TEXT:
Empirical metrics show that, for flagged positives, the agent confirms exploitability in 66.84--71.49% of cases, while rejecting 58.72--62.37% of false positives. For negatives, limited probing recovers 11.76--16.21% of missed vulnerabilities at a spurious discovery rate below 4%. Early stopping and multi-payload probing enable a tradeoff between thoroughness and runtime.
The validation step is essential: when disabled, unnecessary repairs increase by 131.7% and end-to-end success drops by 9.56 percentage points. These findings establish execution grounding as a necessary element in high-stakes agentic pipelines.
Repair: Validation-Aware Patch Synthesis and Human-AI Collaboration
Remediation is strictly gated on confirmed exploitability. The system fine-tunes Qwen2.5-Coder-1.5B via LoRA for patch generation, using rich prompts containing vulnerability context, exploit payloads, and behavioral traces. Patch application is AST-based and localized to vulnerable regions, and each candidate patch must lead to clean post-patch detection and pass revalidation.
Figure 4: Repair performance metrics across languages, including success rates, convergence iterations, failure rate, and post-repair detection pass rates.

AVAILABLE DATA:
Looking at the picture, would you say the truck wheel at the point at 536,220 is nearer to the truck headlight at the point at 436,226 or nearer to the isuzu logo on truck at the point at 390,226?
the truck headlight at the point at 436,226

TASK BRIEF: Can you update the text on vulnerability validation and repair, starting at "Figure 4: Repair" and ending at "detection pass rates.", so that "convergence iterations" is replaced with "iteration counts"?

ANSWER TO THIS EXERCISE:
Figure 4: Repair performance metrics across languages, including success rates, iteration counts, failure rate, and post-repair detection pass rates.